In short, if real housing wealth increases but households don’t decrease savings/other investment, increase home equity backed borrowing, or downsize to a cheaper residence, then that wealth increase will be largely ineffectual in driving higher consumption growth.
Net-Net, What Kind of Impact Will Increased Housing Wealth have on Consumer Spending and Consumption Growth?
The idea of the Wealth effect remains a working theory with the net impact to GDP beholden to a host of situational specific and idiosyncratic economic and behavioral/psychological factors.
Despite the inherent uncertainty, applying a few simplifying assumptions allows for a reasonable estimation of the net impact to consumption stemming from a real housing wealth increase.
In the scenario analysis below we applied the range of historical estimates for Individual’s Marginal Propensity to Consume (MPC) against the actual increase in aggregate, gross housing market value from 2011 to 2012 (Fed Flow of Funds Data). Across the range of MPC’s, on a nominal GDP base of $15.86T, the realized $1.4T increase in gross housing market value translates to 27-62 bps points of incremental growth.

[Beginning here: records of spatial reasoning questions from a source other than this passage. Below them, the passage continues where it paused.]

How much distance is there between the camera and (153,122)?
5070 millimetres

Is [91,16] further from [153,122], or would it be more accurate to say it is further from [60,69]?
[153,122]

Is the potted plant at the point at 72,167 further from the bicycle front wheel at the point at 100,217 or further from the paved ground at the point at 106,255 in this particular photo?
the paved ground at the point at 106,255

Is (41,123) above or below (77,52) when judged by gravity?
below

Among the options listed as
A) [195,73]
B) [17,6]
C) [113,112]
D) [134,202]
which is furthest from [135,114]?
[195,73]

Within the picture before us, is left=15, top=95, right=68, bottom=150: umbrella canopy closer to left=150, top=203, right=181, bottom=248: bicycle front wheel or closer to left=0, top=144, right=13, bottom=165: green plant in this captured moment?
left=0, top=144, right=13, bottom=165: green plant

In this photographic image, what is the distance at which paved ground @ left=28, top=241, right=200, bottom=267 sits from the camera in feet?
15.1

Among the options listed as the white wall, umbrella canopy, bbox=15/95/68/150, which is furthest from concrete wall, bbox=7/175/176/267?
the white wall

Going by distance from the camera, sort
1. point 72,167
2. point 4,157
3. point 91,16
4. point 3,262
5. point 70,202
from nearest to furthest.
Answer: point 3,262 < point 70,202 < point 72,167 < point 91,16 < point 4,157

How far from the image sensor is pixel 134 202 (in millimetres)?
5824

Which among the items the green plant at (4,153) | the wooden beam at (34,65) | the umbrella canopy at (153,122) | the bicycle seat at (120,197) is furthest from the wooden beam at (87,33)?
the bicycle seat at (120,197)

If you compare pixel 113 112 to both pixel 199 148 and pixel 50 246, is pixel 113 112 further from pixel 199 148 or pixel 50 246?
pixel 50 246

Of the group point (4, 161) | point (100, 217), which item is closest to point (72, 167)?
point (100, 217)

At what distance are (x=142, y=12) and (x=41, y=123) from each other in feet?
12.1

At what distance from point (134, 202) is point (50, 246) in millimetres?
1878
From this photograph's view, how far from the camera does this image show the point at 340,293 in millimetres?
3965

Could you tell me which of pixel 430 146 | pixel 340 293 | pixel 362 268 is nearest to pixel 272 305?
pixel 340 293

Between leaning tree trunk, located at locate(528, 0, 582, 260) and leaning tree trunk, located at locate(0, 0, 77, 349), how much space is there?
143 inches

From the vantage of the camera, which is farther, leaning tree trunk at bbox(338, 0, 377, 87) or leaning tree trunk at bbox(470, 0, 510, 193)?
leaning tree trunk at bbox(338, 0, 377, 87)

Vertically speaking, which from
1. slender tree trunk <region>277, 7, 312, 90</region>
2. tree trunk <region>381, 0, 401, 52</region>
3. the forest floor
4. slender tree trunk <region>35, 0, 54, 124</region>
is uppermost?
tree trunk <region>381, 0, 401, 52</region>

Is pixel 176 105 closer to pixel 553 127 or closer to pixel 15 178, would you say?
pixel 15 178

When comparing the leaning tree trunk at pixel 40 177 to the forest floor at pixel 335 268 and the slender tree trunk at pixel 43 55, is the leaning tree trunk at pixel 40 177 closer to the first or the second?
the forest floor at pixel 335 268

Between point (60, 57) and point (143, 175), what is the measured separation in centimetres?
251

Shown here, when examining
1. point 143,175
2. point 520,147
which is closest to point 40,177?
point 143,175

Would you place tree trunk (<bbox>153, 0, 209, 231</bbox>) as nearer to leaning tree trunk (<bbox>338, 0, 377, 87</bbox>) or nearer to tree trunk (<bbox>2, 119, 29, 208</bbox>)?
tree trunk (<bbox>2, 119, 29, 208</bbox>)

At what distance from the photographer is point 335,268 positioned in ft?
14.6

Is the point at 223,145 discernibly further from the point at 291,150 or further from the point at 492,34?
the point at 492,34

Against this estimate of gross wealth effect impact, we then applied a series of discounts:
- Negative Equity discount: Is a rising home price really going to drive incremental spending for an individual going from very negative equity to less negative equity? As of 3Q12, approximately 14% of all homes were underwater – implying that 85% of homeowner are subject to the wealth effect. We applied a 15% discount to the Gross Wealth Effect impact to account for negative housing equity in the analysis below.
- MEW Discount: Net Mortgage Equity Withdrawal peaked at ~$140B during the housing bubble and subsequently went negative into and after the great recession. Here, we take a conservative view and side with the preponderance of data that says the consumer still isn’t in a mood to re-lever. We applied a 10% discount for MEW with the expectation for a depressed impact versus historical precedent.
- Confidence/Psychological Discount: Expectations around wealth increases play an important part in marginal spending decisions. Similar behavioral dynamics tend to characterize positive and negative price/wealth inflections, but they tend to play out in converse – a phenomenon which is largely tied to expectations. Individual expectations around future price changes are generally biased by ‘State Dependence’ (ie. how you feel now) whereby recent price trends color expectations around future price changes. Applied to housing, as home prices rise/accelerate, consumers generally extrapolate forward similar levels of price appreciation. Conversely, coming out of a period of declining prices, expectations around future price changes are probably conservative with consumer needing to see sustained stability/appreciation to drive incremental spending. We applied a 10% discount for this dynamic in the scenario analysis below.
Triple-Net, a quasi-conservative approach at quantifying the flow through impact from increased housing wealth to consumer spending suggests we see 25-40bps of incremental consumption growth over 2013.